Página
_____
Comparações são sempre imperfeitas, mas o humor no campo de Javier Milei desde sua retumbante vitória no domingo recorda inevitavelmente o que vimos após os presidentes Gabriel Boric, do Chile, e Gustavo Petro, da Colômbia, serem eleitos. E sim, isto é sinal de possíveis problemas adiante.
É verdade que a situação na Argentina hoje é muito diferente de outros países na região. A Argentina está à beira da hiperinflação e até de um colapso econômico mais grave. O presidente-eleito terá de se tornar um presidente de facto assim que possível para evitar que o barco afunde antes dele tomar posse, em 10 de dezembro. Ainda assim, durante esta curta transição, Milei pode aprender com os erros que Boric e Petro cometeram ao longo de seus primeiros meses na função.
_____
O que se pede
[1] Segundo o texto sobre Milei, em que data o presidente-eleito toma posse?
[2] Diga se cada afirmação concorda com o texto sobre Milei: (a) A Argentina está à beira da hiperinflação. (b) Gabriel Boric foi eleito presidente da Colômbia. (c) A vitória de Milei aconteceu num sábado.
[3] Prossiga com o texto sobre Milei a partir do ponto em que ele termina.
As linhas que vêm depois do texto sobre Milei têm outra origem.

Dados fornecidos
_____
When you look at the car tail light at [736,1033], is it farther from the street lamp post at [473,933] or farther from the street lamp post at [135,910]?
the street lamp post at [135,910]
_____
Respostas por tarefa
[1] Em 10 de dezembro.

[2]
(a) Sim: "A Argentina está à beira da hiperinflação".
(b) Não: "Gabriel Boric, do Chile".
(c) Não: "sua retumbante vitória no domingo".

[3]
Boric ganhou a eleição em dezembro de 2021 com quase a mesma margem que Milei acabou de obter, 56% dos votos contra 44% de seu oponente. Petro venceu em junho com uma margem menor, de 3 pontos. Mas ambos os presidentes equivocaram-se a respeito da verdadeira razão de suas vitórias.
Em retrospectiva, fica evidente que Boric e Petro ganharam principalmente em razão da vontade dos eleitores de punir o governo anterior, não porque os eleitorados aceitaram plenamente suas agendas por transformação radical. Se Milei cometer o mesmo erro e ler os 55,7% de apoio que recebeu no segundo turno como prova de que em sua maioria os argentinos renasceram libertários, ele estará a caminho de um rude despertar.
Na realidade, os argentinos quiseram punir o governo peronista de Alberto Fernández — e as quase duas décadas da versão kirchnerista do peronismo. As pessoas votaram contra o status quo porque querem ver o país de volta ao rumo certo.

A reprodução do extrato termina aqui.